Colorado’s Gabriel Landeskog positioned himself firmly in Brian Elliott’s crease and redirected a pass from Nathan MacKinnon that the goalie never had a chance at stopping.
The pressing question surrounding the 3-2 go-ahead goal was whether Landeskog’s right leg prevented Elliott from making the save as his stick was hooked around Landeskog’s shin. Head coach Dave Hakstol seemed almost certain at the time that the goal would be reversed.
“I wouldn’t have called it unless I knew it was goalie interference,” Hakstol said after the Flyers' eventual 5-2 loss Saturday to the Avalanche (see observations). “I don’t know what is or what isn’t. I think we’ve probably said that before. Their player was in the crease and took away our goaltender’s stick and did not fight to get out. That’s what I saw and that’s why I called it. I believe that’s goalie interference.”
For a team that was victimized last season by the goaltender interference call, whether it was goals disallowed offensively or seemingly allowed to stand after challenging the play, the Flyers can’t seem to wrap their hands around the standard of what defines the goaltender interference rule.
“That’s another one of the rules I don’t really understand right now,” Elliott said. “I was talking to the ref. He’s in my crease, he impedes my arm coming across and that was interference I thought in the rulebook.”
NHL
“There’s a pretty high standard for goaltender interference that the league wants to hold,” Hakstol said. “That wasn’t good enough I guess.”
What’s apparently clear to Elliott and Hakstol after that play is that referees who may see an obvious goalie interference have been instructed to defer to the war room in Toronto.

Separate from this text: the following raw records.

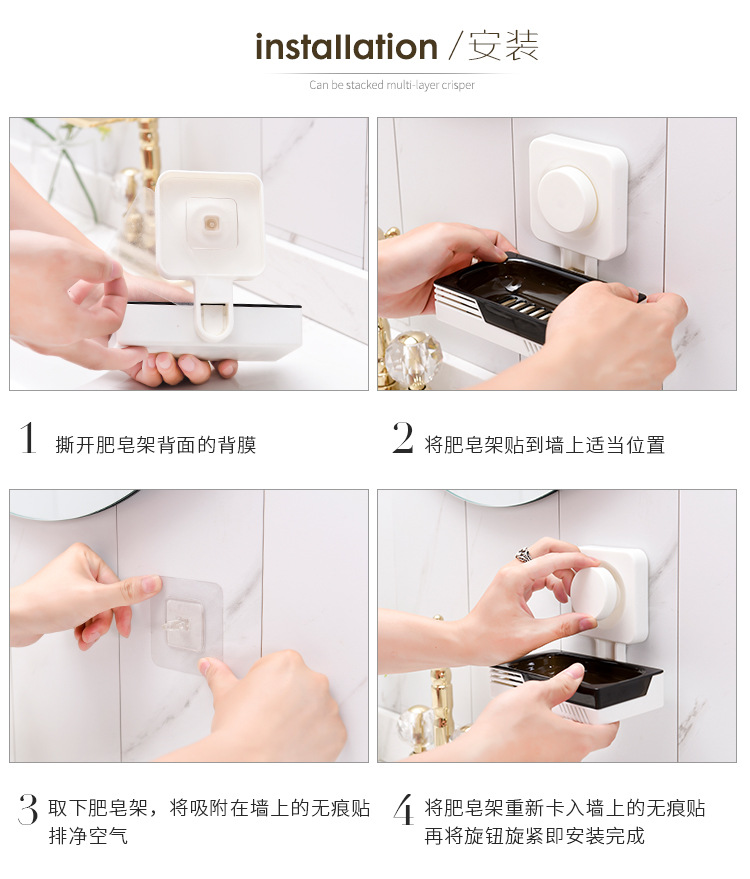 installation / 安装

Can be stacked multi-layer crisper

1 撕开肥皂架背面的背膜

2 将肥皂架贴到墙上适当位置

3 取下肥皂架，将吸附在墙上的无痕贴排净空气

4 将肥皂架重新卡入墙上的无痕贴再将旋钮旋紧即安装完成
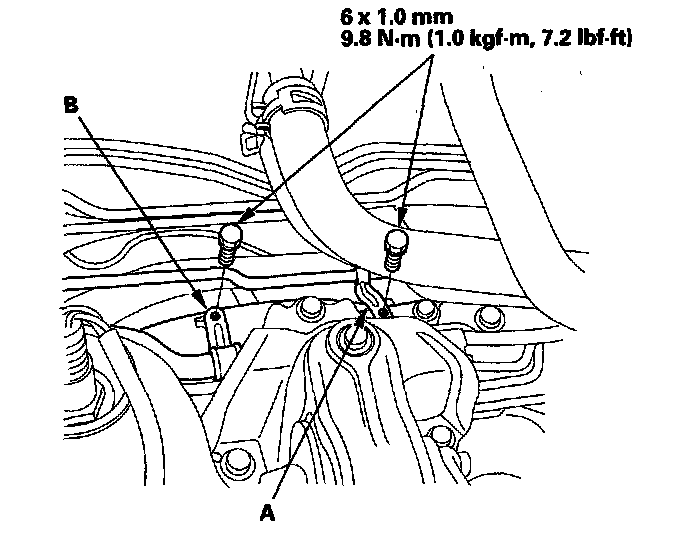 6 x 1.0 mm
9.8 N·m (1.0 kgf·m, 7.2 lbf·ft)

B

A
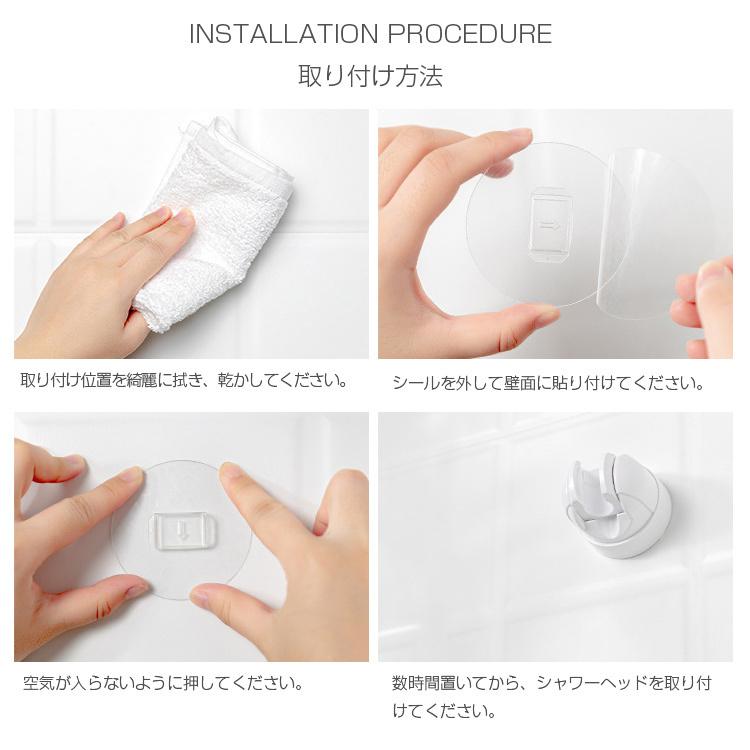 INSTALLATION PROCEDURE

取り付け方法

取り付け位置を綺麗に拭き、乾かしてください。

シールを外して壁面に貼り付けてください。

空気が入らないように押してください。

数時間置いてから、シャワーヘッドを取り付けてください。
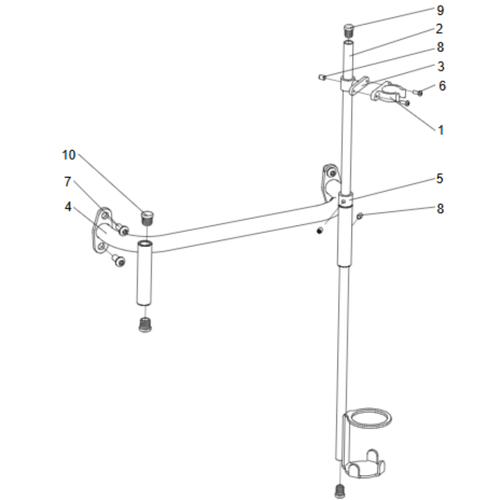 9
2
8
3
6
1
10
7
4
5
8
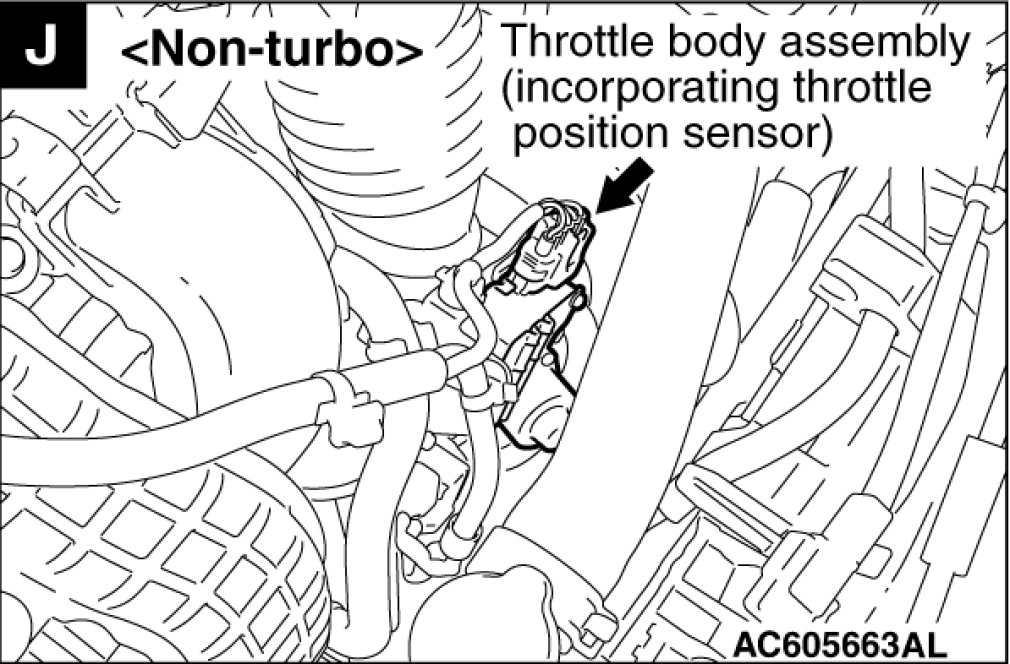 J

<Non-turbo>

Throttle body assembly (incorporating throttle position sensor)

AC605663AL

“They said they don’t call it anymore, so it’s Toronto calling it,” Elliott said. “I’ve got to work to find out the rules this year.”
Even when the calls don’t go the Flyers' way, Saturday’s game in Colorado was a prime example of trying to find a way to overcome it. An early third-period Avalanche penalty allowed the Flyers' power play one more opportunity to come away with the game-tying goal. Spending an entire two minutes in the Avalanche zone with the extra attacker, the Flyers managed five shots on net and two more that were blocked.
And no goal when they desperately needed one.
“I think we’re one little play away, one pass away from making something happen,” defenseman Shayne Gostisbehere said. “We got our chances. The goalie stood on his head and made some saves. We were really moving it. I think we could have gotten a little hungrier at the net.”
One way to cure those power-play hunger pains would be to make life uncomfortable in the crease.
After all, who knows what the new standard is this season.